Instructions for the task
Put each line of the rows below into a numbered list, leaving out blank lines and pictures.

↓

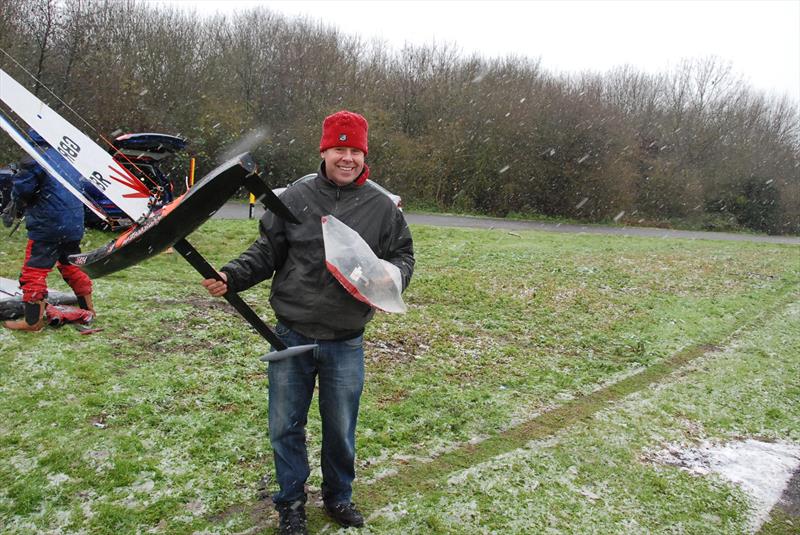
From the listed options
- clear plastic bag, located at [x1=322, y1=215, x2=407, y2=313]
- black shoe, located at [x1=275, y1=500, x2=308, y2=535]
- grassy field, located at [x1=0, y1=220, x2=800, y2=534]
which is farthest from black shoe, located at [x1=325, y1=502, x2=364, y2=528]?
clear plastic bag, located at [x1=322, y1=215, x2=407, y2=313]

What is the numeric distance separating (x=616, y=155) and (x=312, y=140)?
15.1 metres

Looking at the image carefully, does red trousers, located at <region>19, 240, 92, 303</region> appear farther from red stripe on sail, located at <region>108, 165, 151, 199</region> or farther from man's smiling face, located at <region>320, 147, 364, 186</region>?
man's smiling face, located at <region>320, 147, 364, 186</region>

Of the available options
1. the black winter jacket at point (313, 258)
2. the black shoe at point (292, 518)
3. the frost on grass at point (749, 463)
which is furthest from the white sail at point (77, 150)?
the frost on grass at point (749, 463)

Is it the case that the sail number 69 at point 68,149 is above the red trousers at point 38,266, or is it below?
above

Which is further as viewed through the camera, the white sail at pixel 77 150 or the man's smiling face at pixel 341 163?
the white sail at pixel 77 150

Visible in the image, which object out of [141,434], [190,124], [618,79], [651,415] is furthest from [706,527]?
[618,79]

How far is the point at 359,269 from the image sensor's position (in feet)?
9.72

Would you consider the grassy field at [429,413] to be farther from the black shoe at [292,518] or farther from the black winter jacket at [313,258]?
the black winter jacket at [313,258]

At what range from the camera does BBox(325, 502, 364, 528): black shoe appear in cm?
333

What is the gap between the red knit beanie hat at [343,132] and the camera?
3094 mm

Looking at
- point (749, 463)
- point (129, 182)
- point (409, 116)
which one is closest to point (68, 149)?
point (129, 182)

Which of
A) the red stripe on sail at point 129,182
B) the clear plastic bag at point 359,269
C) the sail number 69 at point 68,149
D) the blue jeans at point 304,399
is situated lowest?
the blue jeans at point 304,399

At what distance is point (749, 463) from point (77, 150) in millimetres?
6274

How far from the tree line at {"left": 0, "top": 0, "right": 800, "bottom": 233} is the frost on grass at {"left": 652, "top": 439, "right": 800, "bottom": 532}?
18.8 meters
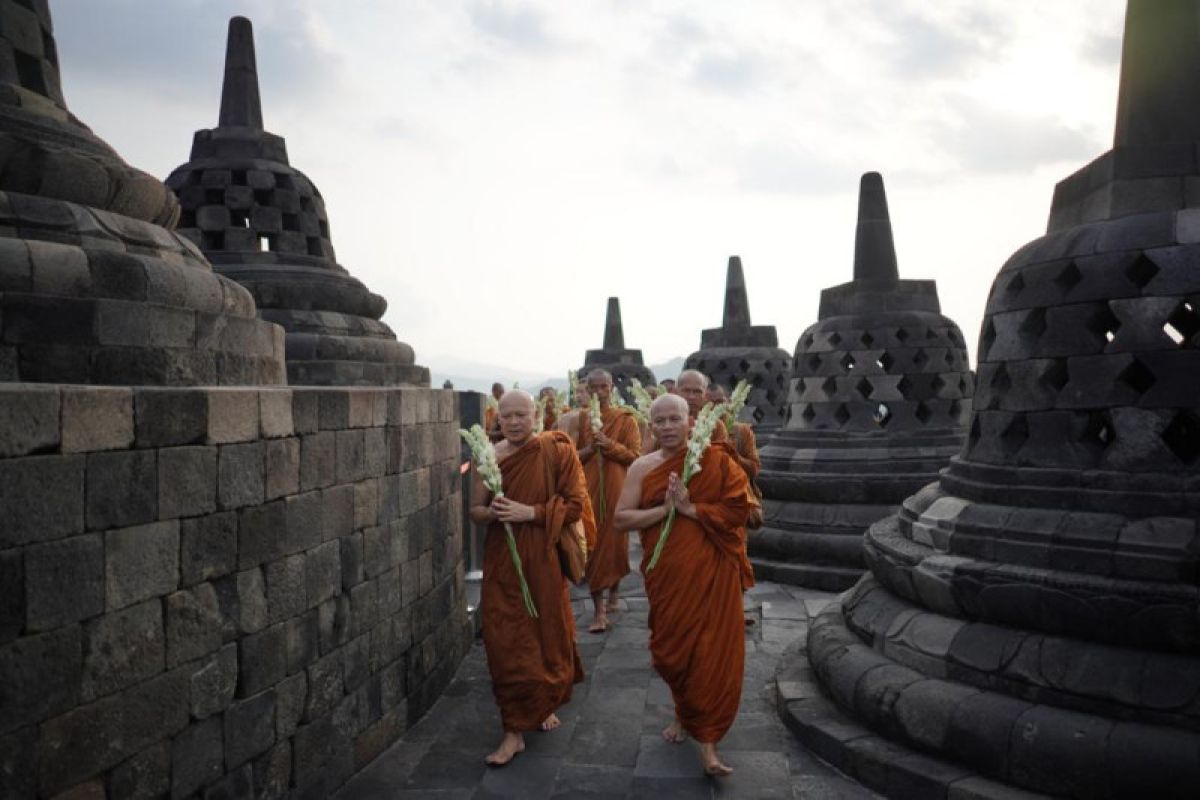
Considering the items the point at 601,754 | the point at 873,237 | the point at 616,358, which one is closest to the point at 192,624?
the point at 601,754

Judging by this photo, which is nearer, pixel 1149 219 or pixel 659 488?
pixel 1149 219

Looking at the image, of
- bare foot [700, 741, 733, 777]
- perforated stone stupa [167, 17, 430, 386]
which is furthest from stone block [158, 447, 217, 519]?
perforated stone stupa [167, 17, 430, 386]

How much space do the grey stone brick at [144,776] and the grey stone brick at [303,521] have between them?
104cm

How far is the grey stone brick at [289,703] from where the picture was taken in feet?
12.8

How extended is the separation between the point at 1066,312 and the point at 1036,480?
3.21 feet

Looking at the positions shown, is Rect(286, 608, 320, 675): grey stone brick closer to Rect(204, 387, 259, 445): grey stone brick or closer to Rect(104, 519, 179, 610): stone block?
Rect(104, 519, 179, 610): stone block

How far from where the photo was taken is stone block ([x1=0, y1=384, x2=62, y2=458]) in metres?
2.62

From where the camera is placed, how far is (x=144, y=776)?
3119mm

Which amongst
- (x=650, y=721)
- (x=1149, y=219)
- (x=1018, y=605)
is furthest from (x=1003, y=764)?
(x=1149, y=219)

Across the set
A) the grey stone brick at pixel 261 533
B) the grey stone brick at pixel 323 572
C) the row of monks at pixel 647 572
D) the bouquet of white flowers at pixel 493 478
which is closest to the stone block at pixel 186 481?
the grey stone brick at pixel 261 533

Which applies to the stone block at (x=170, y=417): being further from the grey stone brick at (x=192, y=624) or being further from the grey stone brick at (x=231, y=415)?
the grey stone brick at (x=192, y=624)

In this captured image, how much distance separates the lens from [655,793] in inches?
167

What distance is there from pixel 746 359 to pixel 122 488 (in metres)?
15.5

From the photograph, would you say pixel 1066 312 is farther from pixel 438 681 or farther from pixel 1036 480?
pixel 438 681
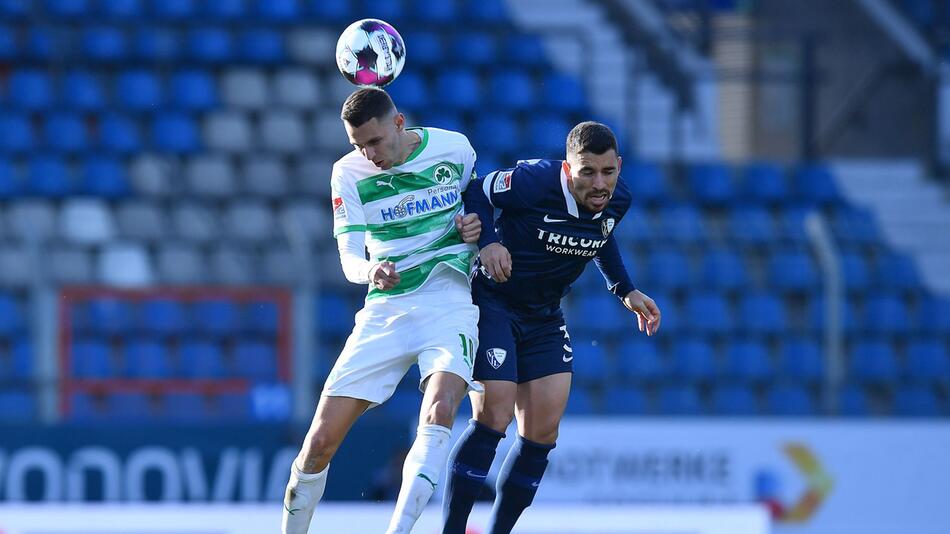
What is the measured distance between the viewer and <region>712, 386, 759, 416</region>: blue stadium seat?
11586mm

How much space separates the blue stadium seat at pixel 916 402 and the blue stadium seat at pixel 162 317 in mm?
5561

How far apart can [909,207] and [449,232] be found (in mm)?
9594

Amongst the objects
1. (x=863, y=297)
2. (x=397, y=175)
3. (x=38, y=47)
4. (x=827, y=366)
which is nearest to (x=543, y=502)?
(x=827, y=366)

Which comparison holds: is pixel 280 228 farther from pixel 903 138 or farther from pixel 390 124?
pixel 903 138

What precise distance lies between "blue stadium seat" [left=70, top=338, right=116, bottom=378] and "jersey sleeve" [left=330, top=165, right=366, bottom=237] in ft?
17.2

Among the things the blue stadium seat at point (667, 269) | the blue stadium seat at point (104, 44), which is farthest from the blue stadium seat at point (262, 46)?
the blue stadium seat at point (667, 269)

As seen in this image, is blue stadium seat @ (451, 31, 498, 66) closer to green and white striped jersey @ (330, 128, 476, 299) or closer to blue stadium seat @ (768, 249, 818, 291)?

↑

Task response
1. From the listed options
2. - clear plastic bag, located at [x1=322, y1=215, x2=407, y2=313]
3. - black shoe, located at [x1=275, y1=500, x2=308, y2=535]
4. - grassy field, located at [x1=0, y1=220, x2=800, y2=534]
5. which is farthest from black shoe, located at [x1=325, y1=502, x2=364, y2=528]?
6. clear plastic bag, located at [x1=322, y1=215, x2=407, y2=313]
7. What is the numeric distance separating (x=616, y=155) and (x=312, y=140)?
8. 15.1 metres
9. Looking at the image carefully, does red trousers, located at <region>19, 240, 92, 303</region> appear farther from red stripe on sail, located at <region>108, 165, 151, 199</region> or farther from man's smiling face, located at <region>320, 147, 364, 186</region>?
10. man's smiling face, located at <region>320, 147, 364, 186</region>
11. Of the available options
12. 1. the black winter jacket at point (313, 258)
13. 2. the black shoe at point (292, 518)
14. 3. the frost on grass at point (749, 463)
15. which is furthest from the white sail at point (77, 150)?
16. the frost on grass at point (749, 463)
17. Is it the case that the sail number 69 at point 68,149 is above the red trousers at point 38,266, or is it below?
18. above
19. Which is further as viewed through the camera, the white sail at pixel 77 150 or the man's smiling face at pixel 341 163?
20. the white sail at pixel 77 150
21. Visible in the image, which object out of [141,434], [190,124], [618,79], [651,415] is furthest from [706,527]?
22. [618,79]
23. How far is the point at 359,269 from the image sensor's position (in feet)?
24. 9.72
25. Would you consider the grassy field at [429,413] to be farther from the black shoe at [292,518] or farther from the black winter jacket at [313,258]?
26. the black winter jacket at [313,258]
27. At what range from the camera does BBox(325, 502, 364, 528): black shoe appear in cm?
28. 333
29. What is the gap between the red knit beanie hat at [343,132] and the camera?
30. 3094 mm
31. Looking at
32. - point (749, 463)
33. - point (129, 182)
34. - point (409, 116)
35. which one is closest to point (68, 149)?
36. point (129, 182)
37. Which of
38. A) the red stripe on sail at point 129,182
39. B) the clear plastic bag at point 359,269
40. C) the sail number 69 at point 68,149
41. D) the blue jeans at point 304,399
42. is situated lowest?
43. the blue jeans at point 304,399
44. At what distance is point (749, 463) from point (77, 150) in millimetres?
45. 6274
46. How far from the tree line at {"left": 0, "top": 0, "right": 800, "bottom": 233} is the frost on grass at {"left": 652, "top": 439, "right": 800, "bottom": 532}?
47. 18.8 meters
48. Considering the items the point at 601,754 | the point at 873,237 | the point at 616,358, which one is closest to the point at 192,624?
49. the point at 601,754
50. Judging by this photo, which is nearer, pixel 1149 219 or pixel 659 488?
51. pixel 1149 219
52. Looking at the image, of
53. - bare foot [700, 741, 733, 777]
54. - perforated stone stupa [167, 17, 430, 386]
55. which is furthest from stone block [158, 447, 217, 519]?
56. perforated stone stupa [167, 17, 430, 386]
57. How much space do the grey stone brick at [144,776] and the grey stone brick at [303,521] have between them?
58. 104cm
59. How far is the grey stone brick at [289,703] from where the picture was taken in feet?
60. 12.8
61. How extended is the separation between the point at 1066,312 and the point at 1036,480?
62. 3.21 feet
63. Looking at the positions shown, is Rect(286, 608, 320, 675): grey stone brick closer to Rect(204, 387, 259, 445): grey stone brick or closer to Rect(104, 519, 179, 610): stone block?
64. Rect(104, 519, 179, 610): stone block
65. How far from where the photo was taken is stone block ([x1=0, y1=384, x2=62, y2=458]) in metres?
66. 2.62
67. From where the camera is placed, how far is (x=144, y=776)?
68. 3119mm
69. Which amongst
70. - (x=650, y=721)
71. - (x=1149, y=219)
72. - (x=1018, y=605)
73. is furthest from (x=1003, y=764)?
74. (x=1149, y=219)
75. Across the set
76. A) the grey stone brick at pixel 261 533
77. B) the grey stone brick at pixel 323 572
78. C) the row of monks at pixel 647 572
79. D) the bouquet of white flowers at pixel 493 478
80. which is closest to the stone block at pixel 186 481?
81. the grey stone brick at pixel 261 533
82. Which applies to the stone block at (x=170, y=417): being further from the grey stone brick at (x=192, y=624) or being further from the grey stone brick at (x=231, y=415)?
83. the grey stone brick at (x=192, y=624)
84. In this captured image, how much distance separates the lens from [655,793] in inches?
85. 167
86. What distance is there from pixel 746 359 to pixel 122 488 (in metres)?
87. 15.5
88. From the photograph, would you say pixel 1066 312 is farther from pixel 438 681 or farther from pixel 1036 480?
89. pixel 438 681
90. What is the measured distance between the viewer and <region>712, 386, 759, 416</region>: blue stadium seat?
91. 11586mm
92. How much space separates the blue stadium seat at pixel 916 402 and the blue stadium seat at pixel 162 317 in mm?
93. 5561
94. How far apart can [909,207] and [449,232] be found (in mm)?
95. 9594
96. Amongst the objects
97. 1. (x=863, y=297)
98. 2. (x=397, y=175)
99. 3. (x=38, y=47)
100. 4. (x=827, y=366)
101. which is nearest to (x=543, y=502)?
102. (x=827, y=366)
103. Which comparison holds: is pixel 280 228 farther from pixel 903 138 or farther from pixel 390 124?
104. pixel 903 138
105. What precise distance lies between "blue stadium seat" [left=70, top=338, right=116, bottom=378] and "jersey sleeve" [left=330, top=165, right=366, bottom=237] in ft?
106. 17.2
107. Among the things the blue stadium seat at point (667, 269) | the blue stadium seat at point (104, 44), which is farthest from the blue stadium seat at point (262, 46)?
108. the blue stadium seat at point (667, 269)
109. As seen in this image, is blue stadium seat @ (451, 31, 498, 66) closer to green and white striped jersey @ (330, 128, 476, 299) or closer to blue stadium seat @ (768, 249, 818, 291)?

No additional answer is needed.